Я не отказала Гёте от дома, поскольку он насильно заставлял меня терпеть его. Я говорю: насильно, и именно так обстояло дело. Могла ли меня чем-нибудь привлечь любовь человека, который сам был всегда так непривлекателен в моих глазах?
В его комплиментах с самого начала было что-то отталкивающее, потому что он не мог не сдабривать их издевательствами над всеми прочими людьми, словно я к ним не принадлежала. Он почитал меня исключением, а я не хотела быть исключением. Уверяет, бывало, что когда видит меня в зале, может выстоять весь маскарад, не падая в обморок. Неужели он не чувствует, что тем самым только ухудшает впечатление от своих непристойных выходок? Ведь его обмороки не что иное, как непристойные выходки. Я-то ведь люблю маскарады. Я-то ведь знаю, что он презирал бы меня точно так же, как всех прочих, не вбей он себе в голову, что я — воплощение выдуманной им придворной дамы будущего. Он любит не меня, а свою выдумку, я лишь суррогат некой воображаемой телесной оболочки. И за это я должна благодарить? Благодарю покорно.
Он предпочитает явиться ко мне, а не на концерт к герцогине. И я должна этому радоваться? В этом городе его ничто не удерживает, кроме меня. И это обожествление должно льстить моему чувству? Он ведь, в сущности, намекает, что я тяну его вниз, а он, если соблаговолит, может возвысить меня до роли своей музы. Он делает из меня мраморную статую, то есть, стыдится меня такой, какова я есть. Я принадлежу к обыкновенным людям, и если он хочет меня любить, пусть любит, как любят всех обыкновенных людей. Что я и дала ему понять. Но перехитрить его мне не удалось. Поскольку мне не нравилось быть его идолом, он вынудил меня к этому своим поклонением.
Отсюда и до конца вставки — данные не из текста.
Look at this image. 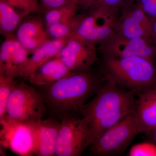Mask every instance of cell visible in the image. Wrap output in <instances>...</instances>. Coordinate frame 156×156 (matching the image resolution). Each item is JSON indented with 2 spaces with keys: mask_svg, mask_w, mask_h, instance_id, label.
<instances>
[{
  "mask_svg": "<svg viewBox=\"0 0 156 156\" xmlns=\"http://www.w3.org/2000/svg\"><path fill=\"white\" fill-rule=\"evenodd\" d=\"M99 81L87 71L71 72L52 83L38 87L48 112L61 121L81 115L89 98L100 88Z\"/></svg>",
  "mask_w": 156,
  "mask_h": 156,
  "instance_id": "6da1fadb",
  "label": "cell"
},
{
  "mask_svg": "<svg viewBox=\"0 0 156 156\" xmlns=\"http://www.w3.org/2000/svg\"><path fill=\"white\" fill-rule=\"evenodd\" d=\"M135 95L109 82L101 86L95 96L81 111V115L89 123L92 143L105 131L134 112Z\"/></svg>",
  "mask_w": 156,
  "mask_h": 156,
  "instance_id": "7a4b0ae2",
  "label": "cell"
},
{
  "mask_svg": "<svg viewBox=\"0 0 156 156\" xmlns=\"http://www.w3.org/2000/svg\"><path fill=\"white\" fill-rule=\"evenodd\" d=\"M102 72L107 82L135 95L156 85L154 62L142 57L119 58L105 56Z\"/></svg>",
  "mask_w": 156,
  "mask_h": 156,
  "instance_id": "3957f363",
  "label": "cell"
},
{
  "mask_svg": "<svg viewBox=\"0 0 156 156\" xmlns=\"http://www.w3.org/2000/svg\"><path fill=\"white\" fill-rule=\"evenodd\" d=\"M47 112L38 90L24 80L17 82L9 98L5 117L20 122L35 124L43 119Z\"/></svg>",
  "mask_w": 156,
  "mask_h": 156,
  "instance_id": "277c9868",
  "label": "cell"
},
{
  "mask_svg": "<svg viewBox=\"0 0 156 156\" xmlns=\"http://www.w3.org/2000/svg\"><path fill=\"white\" fill-rule=\"evenodd\" d=\"M134 113L125 117L106 131L90 146L92 154L116 155L122 153L140 134Z\"/></svg>",
  "mask_w": 156,
  "mask_h": 156,
  "instance_id": "5b68a950",
  "label": "cell"
},
{
  "mask_svg": "<svg viewBox=\"0 0 156 156\" xmlns=\"http://www.w3.org/2000/svg\"><path fill=\"white\" fill-rule=\"evenodd\" d=\"M55 156H80L92 144L88 121L83 116L68 117L60 121Z\"/></svg>",
  "mask_w": 156,
  "mask_h": 156,
  "instance_id": "8992f818",
  "label": "cell"
},
{
  "mask_svg": "<svg viewBox=\"0 0 156 156\" xmlns=\"http://www.w3.org/2000/svg\"><path fill=\"white\" fill-rule=\"evenodd\" d=\"M89 14L81 17L71 37L96 44L103 42L115 33L117 18L115 10L102 5H96Z\"/></svg>",
  "mask_w": 156,
  "mask_h": 156,
  "instance_id": "52a82bcc",
  "label": "cell"
},
{
  "mask_svg": "<svg viewBox=\"0 0 156 156\" xmlns=\"http://www.w3.org/2000/svg\"><path fill=\"white\" fill-rule=\"evenodd\" d=\"M35 124L20 122L6 117L0 119L1 147L18 155H33Z\"/></svg>",
  "mask_w": 156,
  "mask_h": 156,
  "instance_id": "ba28073f",
  "label": "cell"
},
{
  "mask_svg": "<svg viewBox=\"0 0 156 156\" xmlns=\"http://www.w3.org/2000/svg\"><path fill=\"white\" fill-rule=\"evenodd\" d=\"M100 50L105 56L127 58L140 56L154 62L156 50L151 40L128 38L119 34H113L101 42Z\"/></svg>",
  "mask_w": 156,
  "mask_h": 156,
  "instance_id": "9c48e42d",
  "label": "cell"
},
{
  "mask_svg": "<svg viewBox=\"0 0 156 156\" xmlns=\"http://www.w3.org/2000/svg\"><path fill=\"white\" fill-rule=\"evenodd\" d=\"M124 5L122 15L117 19L115 33L128 38L151 40L152 22L140 6L132 1Z\"/></svg>",
  "mask_w": 156,
  "mask_h": 156,
  "instance_id": "30bf717a",
  "label": "cell"
},
{
  "mask_svg": "<svg viewBox=\"0 0 156 156\" xmlns=\"http://www.w3.org/2000/svg\"><path fill=\"white\" fill-rule=\"evenodd\" d=\"M95 44L71 37L57 56L71 71H88L98 60Z\"/></svg>",
  "mask_w": 156,
  "mask_h": 156,
  "instance_id": "8fae6325",
  "label": "cell"
},
{
  "mask_svg": "<svg viewBox=\"0 0 156 156\" xmlns=\"http://www.w3.org/2000/svg\"><path fill=\"white\" fill-rule=\"evenodd\" d=\"M28 55L16 37H7L0 48V75L17 79Z\"/></svg>",
  "mask_w": 156,
  "mask_h": 156,
  "instance_id": "7c38bea8",
  "label": "cell"
},
{
  "mask_svg": "<svg viewBox=\"0 0 156 156\" xmlns=\"http://www.w3.org/2000/svg\"><path fill=\"white\" fill-rule=\"evenodd\" d=\"M61 122L51 117L40 121L34 126V154L55 156Z\"/></svg>",
  "mask_w": 156,
  "mask_h": 156,
  "instance_id": "4fadbf2b",
  "label": "cell"
},
{
  "mask_svg": "<svg viewBox=\"0 0 156 156\" xmlns=\"http://www.w3.org/2000/svg\"><path fill=\"white\" fill-rule=\"evenodd\" d=\"M136 95L134 119L140 133L147 134L156 126V85Z\"/></svg>",
  "mask_w": 156,
  "mask_h": 156,
  "instance_id": "5bb4252c",
  "label": "cell"
},
{
  "mask_svg": "<svg viewBox=\"0 0 156 156\" xmlns=\"http://www.w3.org/2000/svg\"><path fill=\"white\" fill-rule=\"evenodd\" d=\"M70 37L49 40L39 48L30 52L28 58L23 66L18 78L26 80L37 68L57 56Z\"/></svg>",
  "mask_w": 156,
  "mask_h": 156,
  "instance_id": "9a60e30c",
  "label": "cell"
},
{
  "mask_svg": "<svg viewBox=\"0 0 156 156\" xmlns=\"http://www.w3.org/2000/svg\"><path fill=\"white\" fill-rule=\"evenodd\" d=\"M71 72L56 56L37 68L27 80L37 87H43L58 80Z\"/></svg>",
  "mask_w": 156,
  "mask_h": 156,
  "instance_id": "2e32d148",
  "label": "cell"
},
{
  "mask_svg": "<svg viewBox=\"0 0 156 156\" xmlns=\"http://www.w3.org/2000/svg\"><path fill=\"white\" fill-rule=\"evenodd\" d=\"M48 35L43 22L33 19L21 23L17 28L15 37L30 53L49 41Z\"/></svg>",
  "mask_w": 156,
  "mask_h": 156,
  "instance_id": "e0dca14e",
  "label": "cell"
},
{
  "mask_svg": "<svg viewBox=\"0 0 156 156\" xmlns=\"http://www.w3.org/2000/svg\"><path fill=\"white\" fill-rule=\"evenodd\" d=\"M22 16L12 6L4 1H0V30L1 33L7 37L16 29Z\"/></svg>",
  "mask_w": 156,
  "mask_h": 156,
  "instance_id": "ac0fdd59",
  "label": "cell"
},
{
  "mask_svg": "<svg viewBox=\"0 0 156 156\" xmlns=\"http://www.w3.org/2000/svg\"><path fill=\"white\" fill-rule=\"evenodd\" d=\"M78 5L71 1L64 5L49 9L45 16V21L47 26L65 22L76 17V11Z\"/></svg>",
  "mask_w": 156,
  "mask_h": 156,
  "instance_id": "d6986e66",
  "label": "cell"
},
{
  "mask_svg": "<svg viewBox=\"0 0 156 156\" xmlns=\"http://www.w3.org/2000/svg\"><path fill=\"white\" fill-rule=\"evenodd\" d=\"M81 17L76 16L65 22L48 25L47 31L48 34L54 39L70 37L73 34Z\"/></svg>",
  "mask_w": 156,
  "mask_h": 156,
  "instance_id": "ffe728a7",
  "label": "cell"
},
{
  "mask_svg": "<svg viewBox=\"0 0 156 156\" xmlns=\"http://www.w3.org/2000/svg\"><path fill=\"white\" fill-rule=\"evenodd\" d=\"M17 82L16 79L0 75V119L5 116L9 98Z\"/></svg>",
  "mask_w": 156,
  "mask_h": 156,
  "instance_id": "44dd1931",
  "label": "cell"
},
{
  "mask_svg": "<svg viewBox=\"0 0 156 156\" xmlns=\"http://www.w3.org/2000/svg\"><path fill=\"white\" fill-rule=\"evenodd\" d=\"M14 8L21 16H25L40 11L38 0H2Z\"/></svg>",
  "mask_w": 156,
  "mask_h": 156,
  "instance_id": "7402d4cb",
  "label": "cell"
},
{
  "mask_svg": "<svg viewBox=\"0 0 156 156\" xmlns=\"http://www.w3.org/2000/svg\"><path fill=\"white\" fill-rule=\"evenodd\" d=\"M129 155L156 156V145L152 142L137 144L131 147Z\"/></svg>",
  "mask_w": 156,
  "mask_h": 156,
  "instance_id": "603a6c76",
  "label": "cell"
},
{
  "mask_svg": "<svg viewBox=\"0 0 156 156\" xmlns=\"http://www.w3.org/2000/svg\"><path fill=\"white\" fill-rule=\"evenodd\" d=\"M135 1L138 3L149 17L153 18L152 21L156 18V0H129Z\"/></svg>",
  "mask_w": 156,
  "mask_h": 156,
  "instance_id": "cb8c5ba5",
  "label": "cell"
},
{
  "mask_svg": "<svg viewBox=\"0 0 156 156\" xmlns=\"http://www.w3.org/2000/svg\"><path fill=\"white\" fill-rule=\"evenodd\" d=\"M129 0H98L95 5H104L115 10L118 7L124 5Z\"/></svg>",
  "mask_w": 156,
  "mask_h": 156,
  "instance_id": "d4e9b609",
  "label": "cell"
},
{
  "mask_svg": "<svg viewBox=\"0 0 156 156\" xmlns=\"http://www.w3.org/2000/svg\"><path fill=\"white\" fill-rule=\"evenodd\" d=\"M43 5L49 9L58 8L66 5L72 0H41Z\"/></svg>",
  "mask_w": 156,
  "mask_h": 156,
  "instance_id": "484cf974",
  "label": "cell"
},
{
  "mask_svg": "<svg viewBox=\"0 0 156 156\" xmlns=\"http://www.w3.org/2000/svg\"><path fill=\"white\" fill-rule=\"evenodd\" d=\"M77 5L85 6H95L98 0H72Z\"/></svg>",
  "mask_w": 156,
  "mask_h": 156,
  "instance_id": "4316f807",
  "label": "cell"
},
{
  "mask_svg": "<svg viewBox=\"0 0 156 156\" xmlns=\"http://www.w3.org/2000/svg\"><path fill=\"white\" fill-rule=\"evenodd\" d=\"M151 40L156 50V18L152 21Z\"/></svg>",
  "mask_w": 156,
  "mask_h": 156,
  "instance_id": "83f0119b",
  "label": "cell"
},
{
  "mask_svg": "<svg viewBox=\"0 0 156 156\" xmlns=\"http://www.w3.org/2000/svg\"><path fill=\"white\" fill-rule=\"evenodd\" d=\"M151 140L152 142L156 145V126L154 128L148 133H147Z\"/></svg>",
  "mask_w": 156,
  "mask_h": 156,
  "instance_id": "f1b7e54d",
  "label": "cell"
}]
</instances>
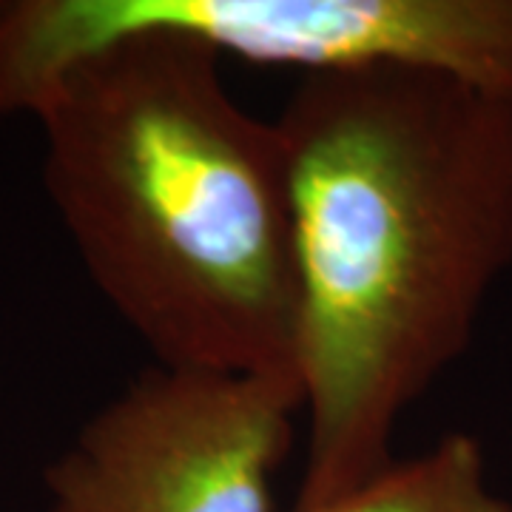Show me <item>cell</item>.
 <instances>
[{"label":"cell","instance_id":"obj_1","mask_svg":"<svg viewBox=\"0 0 512 512\" xmlns=\"http://www.w3.org/2000/svg\"><path fill=\"white\" fill-rule=\"evenodd\" d=\"M291 202L296 504L387 464L396 424L464 356L512 268V97L456 74H305L274 120Z\"/></svg>","mask_w":512,"mask_h":512},{"label":"cell","instance_id":"obj_2","mask_svg":"<svg viewBox=\"0 0 512 512\" xmlns=\"http://www.w3.org/2000/svg\"><path fill=\"white\" fill-rule=\"evenodd\" d=\"M32 117L57 217L157 365L296 379L285 151L211 46L165 29L109 40Z\"/></svg>","mask_w":512,"mask_h":512},{"label":"cell","instance_id":"obj_3","mask_svg":"<svg viewBox=\"0 0 512 512\" xmlns=\"http://www.w3.org/2000/svg\"><path fill=\"white\" fill-rule=\"evenodd\" d=\"M165 29L305 74L416 66L512 97V0H0V114L109 40Z\"/></svg>","mask_w":512,"mask_h":512},{"label":"cell","instance_id":"obj_4","mask_svg":"<svg viewBox=\"0 0 512 512\" xmlns=\"http://www.w3.org/2000/svg\"><path fill=\"white\" fill-rule=\"evenodd\" d=\"M302 410L291 376L154 362L49 464V512H274Z\"/></svg>","mask_w":512,"mask_h":512},{"label":"cell","instance_id":"obj_5","mask_svg":"<svg viewBox=\"0 0 512 512\" xmlns=\"http://www.w3.org/2000/svg\"><path fill=\"white\" fill-rule=\"evenodd\" d=\"M291 512H512V504L490 487L481 441L450 433L421 456L390 458L345 493Z\"/></svg>","mask_w":512,"mask_h":512}]
</instances>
На мои возражения он отвечал покорностью; если я говорила, он замолкал; если я бралась за оружие, он сдавался. Этот человек, перед которым все дрожат, являлся ко мне во всеоружии своей слабости. Ему никто не мил, но из-за меня он безумствует. Он нужен всем — ему нужна я. Я не могу защищать своих позиций, не нанося ему ран, глубоких ран в самое сердце — разве не так? Я его жизненный якорь: если я его не держу, ему больше не за что ухватиться.
Быть любимой таким образом — значит встретить беспощадного врага.
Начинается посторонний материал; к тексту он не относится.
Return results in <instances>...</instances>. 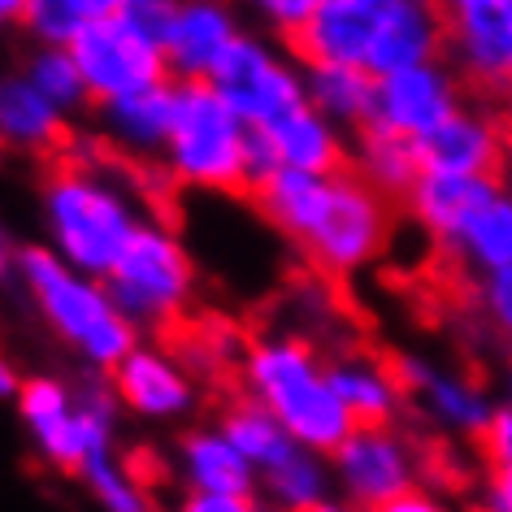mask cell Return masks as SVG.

Вы, Штейн, рассуждаете в точности, как потомство, то есть, я хочу сказать, Гёте всегда объяснял мне, что потомство неизбежно будет рассуждать именно так. Гёте незаменим — для Веймара, говорите вы; для человечества, говорит он. Следовательно, мой долг — его приручить, успокоить, избавить от дурных настроений. А почему, собственно, мой? Пусть Веймар избавляет его от дурных настроений, если он ему так нужен. Пусть потомство его и любит.
А я, например, заменима? У меня тоже только одна душа. Если я позволю ее разрушить в угоду этому вдохновенному шантажисту, я так же не найду себе замены, как он — себе. Я не гений, а потому могу спокойно принести себя в жертву? Именно потому, что я не гений, я отвергаю эту претензию. Жертва имеет свою прелесть только для тех, кому уготовано место среди звезд или на страницах хрестоматий. В отличие от Гёте я живу, только пока живу. У меня есть обязанности перед самой собой, перед детьми, перед родственниками. Затем следуют обязанности перед требованиями хорошего тона и перед всеми учреждениями, которые делают этот мир сносным для земных людей. Только когда эти требования выполнены, всякие посланцы могут выставлять свои — пожалуйста.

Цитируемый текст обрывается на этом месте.